Alright, dudes. I’m an equal opportunity blogger and you are more than welcome to stick around for this, but we will be talking about some lady business today. Personally, I think men should be okay with the fact that women – virtually all women – have periods. I mean, is not being OK with it really an option? It happens. Every month. Soooooo, let’s just get over the ick factor, yes?
That goes for us, too, ladies. It drives me nuts that our periods are this huge taboo we are supposed to hide and pretend isn’t happening. We buy these cutesy tampon cases and slim-fit pantyliners and go to work pretending that it doesn’t feel like an angry dwarf has taken up residence in our uteruses, making us feel bloated and angry and doubled up from the pain of cramping.
Sometime it seems the only time we ever talk about periods is when some buffoon uses it to justify their archaic notions about why women couldn’t possibly run a country (actual quote, “…the PMS and the mood swings…”)
Let’s change that! Here we are, ladies! We all bleed every month! In many pre-Kotex cultures, menstruating women were considered to be undergoing a sacred time, a time for rest, renewal and cleansing. Doesn’t that sound nice?
So, let’s figure out how to approach our Moon time, our Marthas, our Aunt Flows, with a little more care and consideration for Mother Nature.

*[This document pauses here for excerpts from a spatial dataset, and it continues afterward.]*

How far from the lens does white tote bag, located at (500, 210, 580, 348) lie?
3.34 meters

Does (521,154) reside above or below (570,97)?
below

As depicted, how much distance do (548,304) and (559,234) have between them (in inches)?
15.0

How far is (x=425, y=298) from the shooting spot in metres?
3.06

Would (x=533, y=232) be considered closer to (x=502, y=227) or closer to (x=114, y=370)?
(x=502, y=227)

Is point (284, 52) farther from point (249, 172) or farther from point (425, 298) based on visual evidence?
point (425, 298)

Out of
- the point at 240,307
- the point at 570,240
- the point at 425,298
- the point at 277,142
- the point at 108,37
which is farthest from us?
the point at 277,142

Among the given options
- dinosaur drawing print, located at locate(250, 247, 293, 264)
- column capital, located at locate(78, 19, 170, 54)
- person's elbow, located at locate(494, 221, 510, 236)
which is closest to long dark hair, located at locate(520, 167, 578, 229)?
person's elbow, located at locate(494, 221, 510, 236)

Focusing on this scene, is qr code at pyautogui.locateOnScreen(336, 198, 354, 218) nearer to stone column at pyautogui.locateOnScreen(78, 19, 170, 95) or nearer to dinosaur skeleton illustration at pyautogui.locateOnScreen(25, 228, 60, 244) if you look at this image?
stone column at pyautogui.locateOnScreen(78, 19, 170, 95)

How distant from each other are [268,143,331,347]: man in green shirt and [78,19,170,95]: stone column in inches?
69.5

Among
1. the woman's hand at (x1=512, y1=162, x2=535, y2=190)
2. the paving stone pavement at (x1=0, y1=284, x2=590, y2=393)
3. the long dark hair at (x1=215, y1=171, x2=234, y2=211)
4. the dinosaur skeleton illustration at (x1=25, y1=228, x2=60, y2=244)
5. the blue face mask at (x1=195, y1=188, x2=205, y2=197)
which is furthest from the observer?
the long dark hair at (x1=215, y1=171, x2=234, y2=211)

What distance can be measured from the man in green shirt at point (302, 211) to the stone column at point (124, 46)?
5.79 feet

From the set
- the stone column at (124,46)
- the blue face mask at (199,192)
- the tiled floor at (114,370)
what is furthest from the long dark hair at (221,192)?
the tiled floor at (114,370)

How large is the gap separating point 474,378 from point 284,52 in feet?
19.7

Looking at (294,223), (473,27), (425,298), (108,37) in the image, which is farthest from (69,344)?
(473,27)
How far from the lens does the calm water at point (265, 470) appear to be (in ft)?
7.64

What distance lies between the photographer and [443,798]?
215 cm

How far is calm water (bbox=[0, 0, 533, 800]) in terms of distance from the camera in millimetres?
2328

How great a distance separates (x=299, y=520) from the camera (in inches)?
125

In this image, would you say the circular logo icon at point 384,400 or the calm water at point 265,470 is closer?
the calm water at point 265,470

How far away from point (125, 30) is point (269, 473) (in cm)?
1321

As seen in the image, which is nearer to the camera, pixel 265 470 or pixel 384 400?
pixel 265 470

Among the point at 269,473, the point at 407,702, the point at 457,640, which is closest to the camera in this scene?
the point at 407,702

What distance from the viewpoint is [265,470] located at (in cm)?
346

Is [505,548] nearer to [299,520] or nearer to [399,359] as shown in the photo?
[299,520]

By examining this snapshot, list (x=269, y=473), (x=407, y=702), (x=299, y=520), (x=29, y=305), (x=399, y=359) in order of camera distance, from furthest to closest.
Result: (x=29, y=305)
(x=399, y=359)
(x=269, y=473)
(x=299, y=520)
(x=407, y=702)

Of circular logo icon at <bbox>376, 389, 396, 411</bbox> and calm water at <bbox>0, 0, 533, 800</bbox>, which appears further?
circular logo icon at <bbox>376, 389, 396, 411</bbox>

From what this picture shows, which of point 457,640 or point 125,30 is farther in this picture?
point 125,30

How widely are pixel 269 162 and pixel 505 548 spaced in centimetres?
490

What to Phase Out: This is where we can make the biggest impact – please, please, PLEASE ditch the plastic applicators. If you use tampons with plastic applicators please switch to cardboard applicators or even a brand like OB which skips them altogether (this is not as alarming as it might seem – more on this in a second). Over your lifetime it’s estimated you’ll use between 8,000 to 17,000 tampons. That is a shit ton of applicators cluttering up our landfills, never biodegrading. Ever! All for an applicator you used for literally three seconds. So please, switch. Please?
What to Bring In: So many options! Really cool options! I’ve used all of these! I don’t know why I’m so excited!
Menstrual Cups: The Diva Cup is my favourite, and it is exactly what it sounds like. A little silicone cup you fold up and insert into your vagina just like you would a tampon, except instead of absorbing your period into cotton it collects it in the cup. Every 4–8 hours you simply remove the cup, empty it, wash it, and reinsert. No waste! No leakage! It’s great! And YES, ok, you might have to see and come into contact with your period blood, but that’s what soap and water were invented for, and can we really be ashamed of our own bodies, and their natural processes? You are not gross, and neither is your period.
Applicator-Less Tampons: This is such a small shift, but an amazing one to make. It really isn’t that much different than using an applicator, and as an added bonus, they are TINY! You can fit like, 82 into your standard clutch. I mean, if you ever wanted to.
Cloth Pads: You know you have a great relationship with your mother-in-lawwhen she gives you a gift on your thirtieth birthday and you open it to find homemade cloth pads! That’s exactly what mine did – her quilting guild makes them to donate to third-world countries where girls often lack menstrual products and can not work or attend school during their periods. She knew that this sort of thing would be right up my hippie alley, and so she made me some, too! If you’re a pad girl and your mother-in-law isn’t this crafty or creative, there’s always Etsy!
Recipes/Extra Credit: Sorry to disappoint you but I won’t be teaching you to craft your own tampon out of recycled paper plates or something. Sorry. I’m combining two sections into one here, and you’ll see why soon enough.
This recipe speaks to another aspect of the Yoni care and maintenance. Just like ladies get periods, ladies also sometimes get yeast infections. I KNOW.
LET’S JUST GET THROUGH THIS, OKAY?
So anyway, unpleasant, yes, but it happens, and when you do get a yeast infection you can either truck down to the drugstore and buy a cure from the man, or you can deal with it the hippie way and break out the ACV.
Yes, friends, apple cider vinegar cures yeast infections. OF COURSE IT DOES. Why are you surprised.
So what do you do? Well, you can tackle this a few ways.
The first option is to start drinking 1-2 tsp of ACV in a glass of warm water morning and night. This will do wonders to restore the natural pH of your body. Alternately (or simultaneously) draw a warm bath and add 1-2 cups ACV to the water, along with 10 drops of tea tree essential oil. Have a nice soak and repeat the whole shebang until your situation is cleared up.
We did it! We got through it! Even if you got nothing else from this week, please take home the truth that there is absolutely nothing shameful or distasteful about a woman’s body, or the natural processes we undergo. Periods aren’t gross, and we don’t have to pay millions of dollars to personal care corporations to disguise, perfume, and otherwise hide it.
We are women, dammit! Self-cleaning, wonderful, sometimes a bit crazy, women. Own it, ladies. Roar.